◆ Work task 1
In the solar results excerpt, write out in full every sentence that contains the word "figure," in any capitalization.
◆ Work task 2
Answer these questions from the solar results excerpt:
(a) Which city's typical weather was the simulation based on?
(b) In which month is solar radiation in that city said to be abundant?
(c) What powers the hybrid system?
◆ Work task 3
Reproduce the part of the solar results excerpt that starts with "4. Results and" and goes on through "in this study.".

◆ Page excerpt
------
4. Results and Discussion

The performance of the proposed system was simulated based on a typical weather condition for the city of Riyadh, Saudi Arabia. The hourly variation of the solar radiation and ambient temperature is illustrated in Figure 6. There are wide variations of the ambient temperature and solar radiation during months. It is clear from this figure that the amount of solar radiation in the month of July in the city of Riyadh is abundant. The maximum outdoor solar radiation reaches around 9000 W/${\mathrm{m}}^2·\mathrm{month}$. Because the hybrid system is powered by solar energy, and since the amount of solar energy for the selected city is rich, this figure reveals a sustainable opportunity for the proposed system presented in this study.
------
◆ Extracted entries
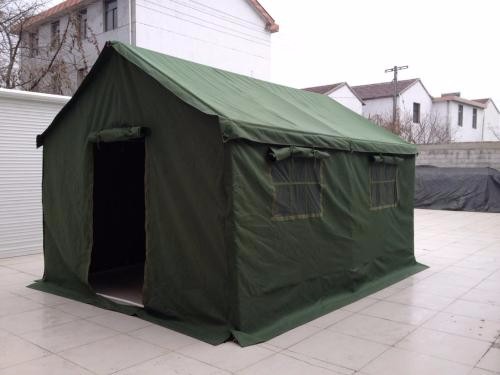 青海军事小型帐篷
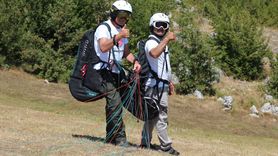 Kapıkaya Festivali: Doğa ve Kültür Bir Arada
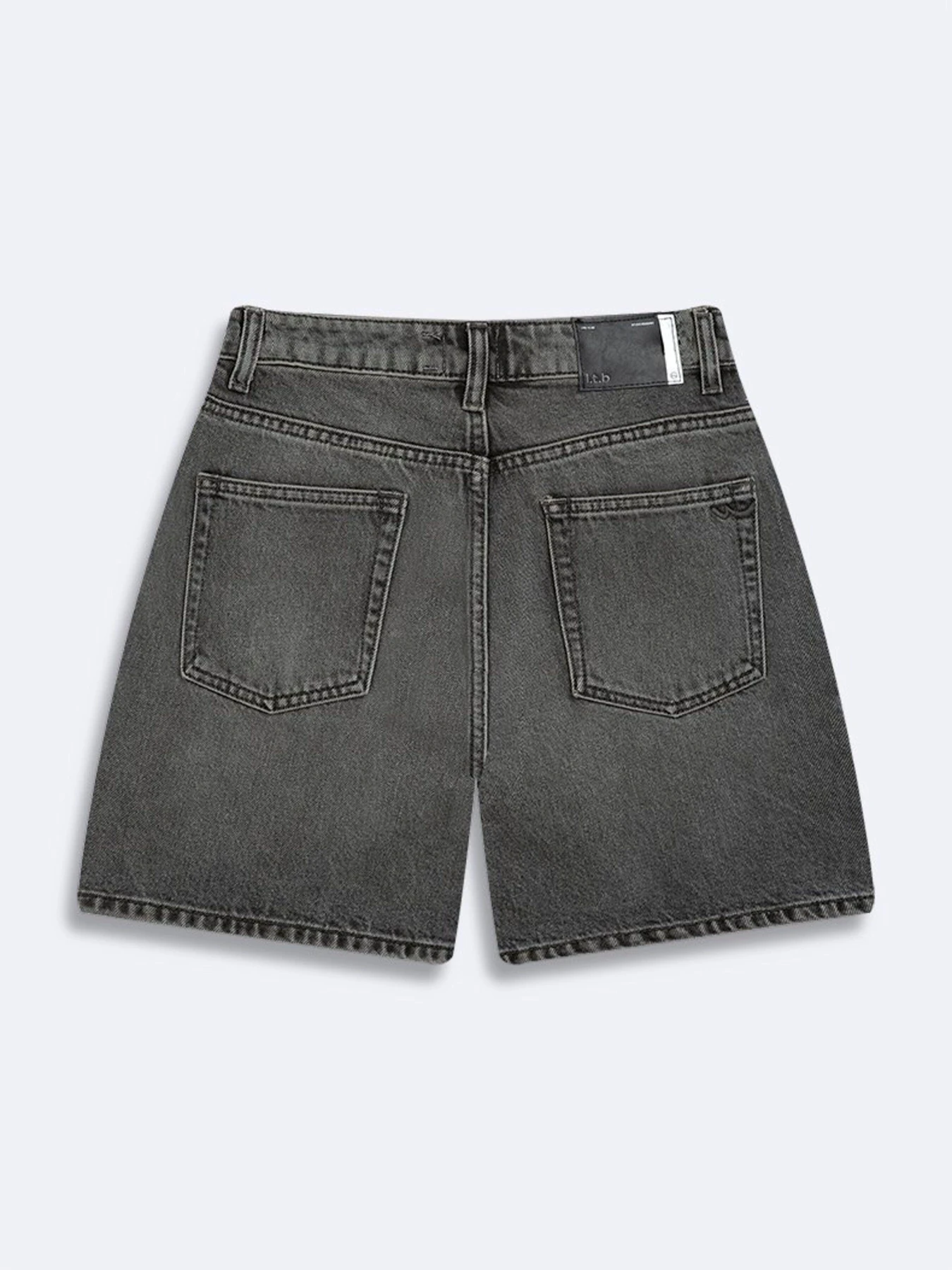 Шорты LTB Jeans модель 61180.16255.56168 Фото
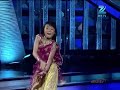 dance india dance soumya rai aaja nachle by sks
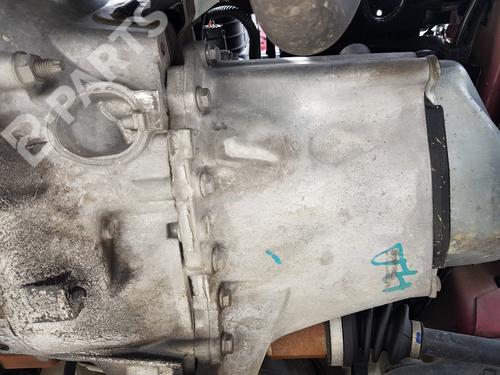 Used Gearbox CITROËN C3 / C3 ORIGIN III (SX) [2016-2025]  9430346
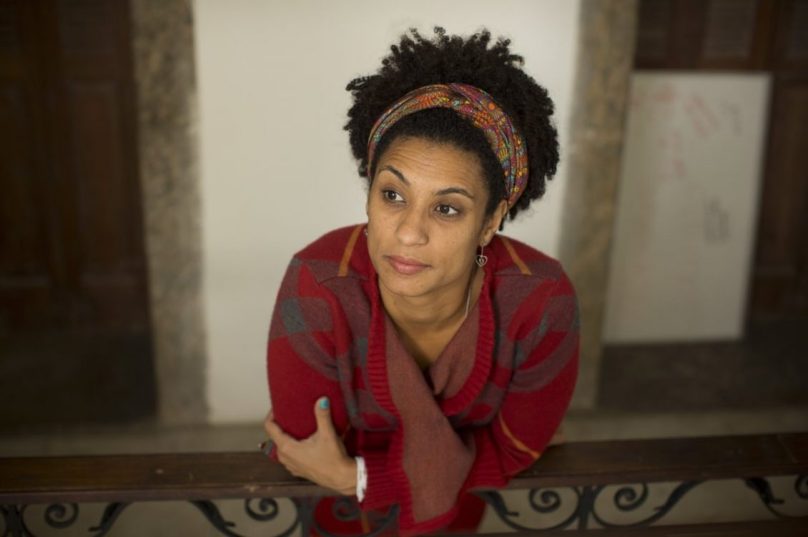 marielle franco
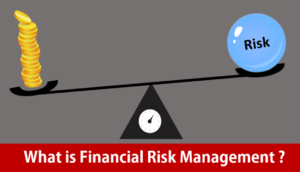 Financial Risk Management คืออะไร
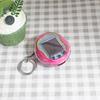 Transparent Protective Case Dustproof Crystal PC Hard Shell Full Coverage Anti-Scratch Clear Cover for Tamagotchi Uni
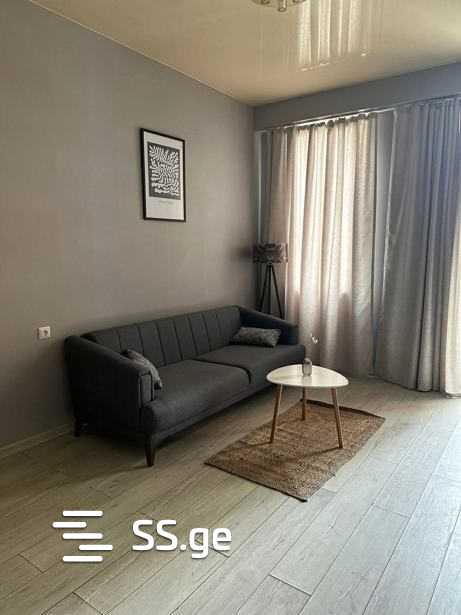 Квартира Mirian Mephe st.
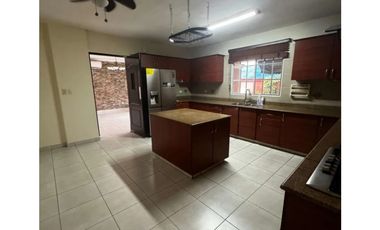 VENTA CASA CHANIS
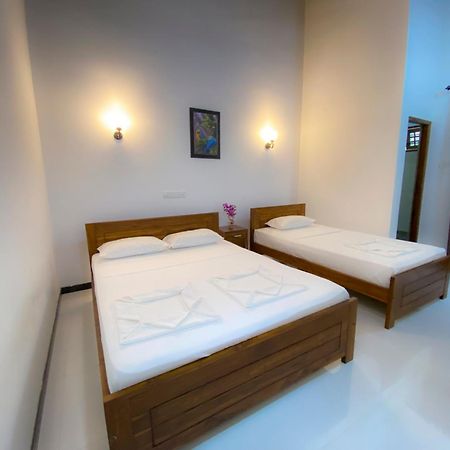 Yala Safari Green Home Stay Tissamaharama Exteriér fotografie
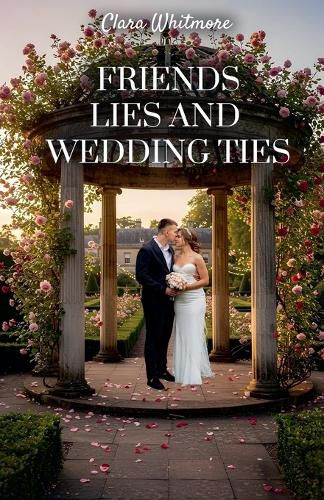 Cover image for Friends, Lies And Wedding Ties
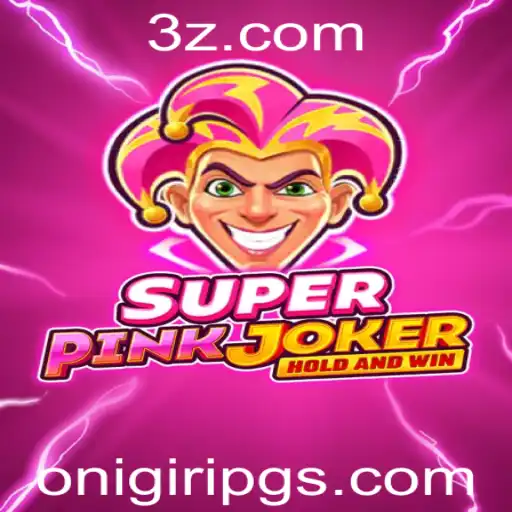 Explorando as Aventuras de SuperPinkJoker no Universo de OnigiriPG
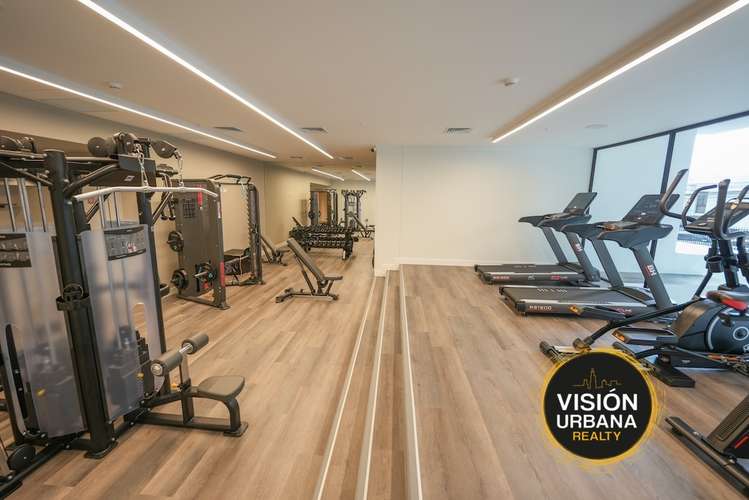 Apartamento de 2 Habitaciones en Torre Parkwood Nunciatura - Imagen 19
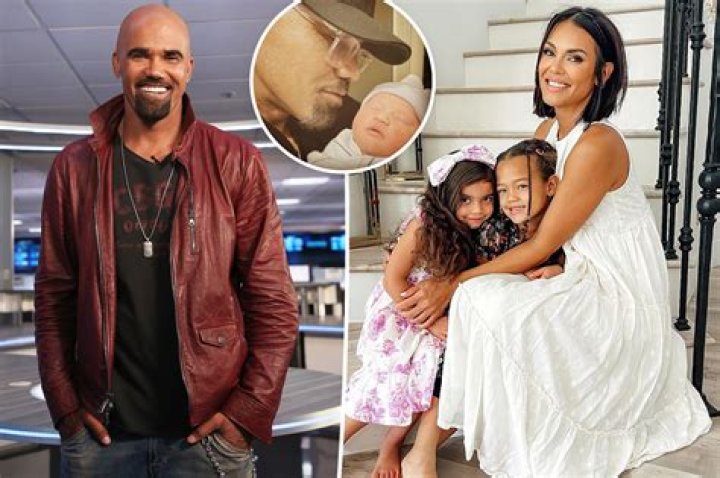 
Who is Jesiree Dizon? Age and all about Shemar Moore’s girlfriend as couple are set to welcome their first child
------
◆ Final answer 1
1. The hourly variation of the solar radiation and ambient temperature is illustrated in Figure 6.
2. It is clear from this figure that the amount of solar radiation in the month of July in the city of Riyadh is abundant.
3. Because the hybrid system is powered by solar energy, and since the amount of solar energy for the selected city is rich, this figure reveals a sustainable opportunity for the proposed system presented in this study.

◆ Final answer 2
(a) Riyadh, Saudi Arabia
(b) July
(c) Solar energy

◆ Final answer 3
4. Results and Discussion

The performance of the proposed system was simulated based on a typical weather condition for the city of Riyadh, Saudi Arabia. The hourly variation of the solar radiation and ambient temperature is illustrated in Figure 6. There are wide variations of the ambient temperature and solar radiation during months. It is clear from this figure that the amount of solar radiation in the month of July in the city of Riyadh is abundant. The maximum outdoor solar radiation reaches around 9000 W/${\mathrm{m}}^2·\mathrm{month}$. Because the hybrid system is powered by solar energy, and since the amount of solar energy for the selected city is rich, this figure reveals a sustainable opportunity for the proposed system presented in this study.